Why it matters: El Salvador is officially the first country to adopt Bitcoin as an official currency, an event that is viewed with equal amounts of excitement and anxiety by Salvadorians, economists, and supporters of cryptocurrency. This is the boldest Bitcoin experiment to date, as its results could make or break the Central American nation's financial recovery.

When the tiny country's plans first transpired earlier this year, many viewed the move as risky due to Bitcoin's volatile nature that makes its value swing on seemingly benign comments or news that regulators around the world are coordinating a crackdown on cryptocurrencies and eroding their potential as a means to store value or perform financial transactions.

Today, Bitcoin became an official currency for El Salvador alongside the US dollar, only a few months after adopting it as a legal tender. Excited about the move, President Nayid Bukele tweeted that his country is "making history" and that it now has 400 Bitcoins in its reserves -- the equivalent of $20.5 million as of writing. He also noted that the country's brokers will buy many more Bitcoins over time.

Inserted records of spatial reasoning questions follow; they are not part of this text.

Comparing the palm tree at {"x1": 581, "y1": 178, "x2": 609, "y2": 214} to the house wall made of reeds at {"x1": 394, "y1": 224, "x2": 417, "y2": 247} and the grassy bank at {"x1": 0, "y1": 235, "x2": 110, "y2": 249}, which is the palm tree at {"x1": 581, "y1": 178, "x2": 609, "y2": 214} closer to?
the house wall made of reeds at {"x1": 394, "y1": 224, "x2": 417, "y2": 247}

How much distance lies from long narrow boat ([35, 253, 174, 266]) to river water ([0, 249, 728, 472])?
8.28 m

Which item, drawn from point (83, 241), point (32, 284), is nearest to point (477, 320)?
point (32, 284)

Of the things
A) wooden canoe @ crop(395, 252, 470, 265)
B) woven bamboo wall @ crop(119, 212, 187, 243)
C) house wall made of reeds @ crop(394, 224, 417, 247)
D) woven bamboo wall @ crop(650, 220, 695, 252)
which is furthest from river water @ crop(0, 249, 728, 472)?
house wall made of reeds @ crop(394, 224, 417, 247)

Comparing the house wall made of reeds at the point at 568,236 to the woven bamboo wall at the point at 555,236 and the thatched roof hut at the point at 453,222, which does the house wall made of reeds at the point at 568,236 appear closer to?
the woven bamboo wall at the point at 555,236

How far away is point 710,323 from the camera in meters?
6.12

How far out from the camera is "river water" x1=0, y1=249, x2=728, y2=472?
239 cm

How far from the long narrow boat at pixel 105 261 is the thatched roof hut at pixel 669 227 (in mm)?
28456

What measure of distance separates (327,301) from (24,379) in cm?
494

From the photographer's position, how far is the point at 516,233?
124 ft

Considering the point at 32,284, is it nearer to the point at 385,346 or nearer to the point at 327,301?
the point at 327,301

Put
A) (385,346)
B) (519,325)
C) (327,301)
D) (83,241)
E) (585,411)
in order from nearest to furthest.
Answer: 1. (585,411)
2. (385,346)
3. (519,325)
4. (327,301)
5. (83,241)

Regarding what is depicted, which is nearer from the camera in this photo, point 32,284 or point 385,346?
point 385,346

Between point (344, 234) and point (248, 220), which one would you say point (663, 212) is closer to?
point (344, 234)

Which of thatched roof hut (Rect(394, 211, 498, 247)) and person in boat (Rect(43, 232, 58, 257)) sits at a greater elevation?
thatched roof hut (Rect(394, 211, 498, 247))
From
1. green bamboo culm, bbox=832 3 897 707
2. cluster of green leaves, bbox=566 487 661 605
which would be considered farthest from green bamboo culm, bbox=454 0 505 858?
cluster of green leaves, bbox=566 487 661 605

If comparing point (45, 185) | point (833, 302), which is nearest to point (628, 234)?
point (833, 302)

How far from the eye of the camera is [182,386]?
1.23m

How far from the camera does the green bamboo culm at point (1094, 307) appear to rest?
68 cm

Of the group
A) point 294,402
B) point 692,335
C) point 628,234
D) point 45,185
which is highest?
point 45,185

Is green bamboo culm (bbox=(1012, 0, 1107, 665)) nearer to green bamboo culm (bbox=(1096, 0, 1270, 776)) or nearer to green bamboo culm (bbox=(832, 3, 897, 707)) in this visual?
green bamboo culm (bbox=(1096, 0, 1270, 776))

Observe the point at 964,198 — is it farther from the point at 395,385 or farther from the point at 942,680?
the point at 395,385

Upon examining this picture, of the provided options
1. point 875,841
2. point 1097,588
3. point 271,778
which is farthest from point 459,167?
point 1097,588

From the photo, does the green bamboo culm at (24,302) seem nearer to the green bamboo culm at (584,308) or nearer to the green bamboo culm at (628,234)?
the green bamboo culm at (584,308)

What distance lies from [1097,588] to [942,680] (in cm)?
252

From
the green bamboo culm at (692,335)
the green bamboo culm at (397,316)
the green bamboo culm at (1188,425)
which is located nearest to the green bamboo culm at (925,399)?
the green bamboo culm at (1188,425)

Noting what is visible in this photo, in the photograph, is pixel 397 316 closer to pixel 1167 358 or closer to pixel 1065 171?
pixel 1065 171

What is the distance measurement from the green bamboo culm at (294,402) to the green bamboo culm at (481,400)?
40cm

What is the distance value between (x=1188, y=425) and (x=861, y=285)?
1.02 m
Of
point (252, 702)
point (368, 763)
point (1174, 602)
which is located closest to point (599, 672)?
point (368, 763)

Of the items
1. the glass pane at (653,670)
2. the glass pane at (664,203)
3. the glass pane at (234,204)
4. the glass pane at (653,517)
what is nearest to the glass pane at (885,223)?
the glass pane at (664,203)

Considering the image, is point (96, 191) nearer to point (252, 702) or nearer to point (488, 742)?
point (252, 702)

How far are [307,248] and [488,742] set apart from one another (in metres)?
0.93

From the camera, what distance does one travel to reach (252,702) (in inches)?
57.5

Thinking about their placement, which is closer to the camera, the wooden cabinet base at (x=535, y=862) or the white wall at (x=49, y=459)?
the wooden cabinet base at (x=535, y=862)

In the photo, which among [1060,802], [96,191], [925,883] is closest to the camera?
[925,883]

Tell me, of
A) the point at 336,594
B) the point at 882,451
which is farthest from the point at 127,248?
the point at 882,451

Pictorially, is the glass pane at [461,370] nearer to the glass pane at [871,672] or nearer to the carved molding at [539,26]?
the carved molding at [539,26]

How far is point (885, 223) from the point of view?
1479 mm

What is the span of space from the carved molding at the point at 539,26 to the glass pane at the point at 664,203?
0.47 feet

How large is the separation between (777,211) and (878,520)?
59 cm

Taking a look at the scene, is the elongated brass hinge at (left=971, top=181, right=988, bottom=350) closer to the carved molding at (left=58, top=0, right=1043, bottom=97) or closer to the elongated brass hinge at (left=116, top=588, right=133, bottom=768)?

The excitement around the move hinges on the hope that migrants who send money back to their families in El Salvador can now do so more easily and cheaply than before. Almost three-quarters of the working population doesn't have a bank account, at least according to Strike, the company that provided the required infrastructure for Bitcoin transactions. Salvadorians can now download the "Chivo Wallet" on their phones for quick money transfers, but not all of them want to, and some are actively protesting the country's decision to embrace Bitcoin.

People who oppose the use of Bitcoin in the country believe it will cause even more economic inequality and put the livelihoods of poor people in danger due to the unstable value of the cryptocurrency. On the other hand, Bukele is convinced that more people will come around to the idea over time. Businesses are now required to accept Bitcoin in exchange for goods and services, and Salvadorians can also use it for tax payments. To encourage its use, the El Salvador government even made an exception that conversions between Bitcoin and the US dollar won't be subject to capital gains tax.

If this bold experiment proves successful, it has the potential to change the way we view cryptocurrencies. At the same time, many Salvadorian businesses are having a hard time adopting Bitcoin on such short notice, and Moody's Investors Service recently pushed the country's debt rating further into junk territory, warning the latest move could affect the government's ability to repay creditors in the near future.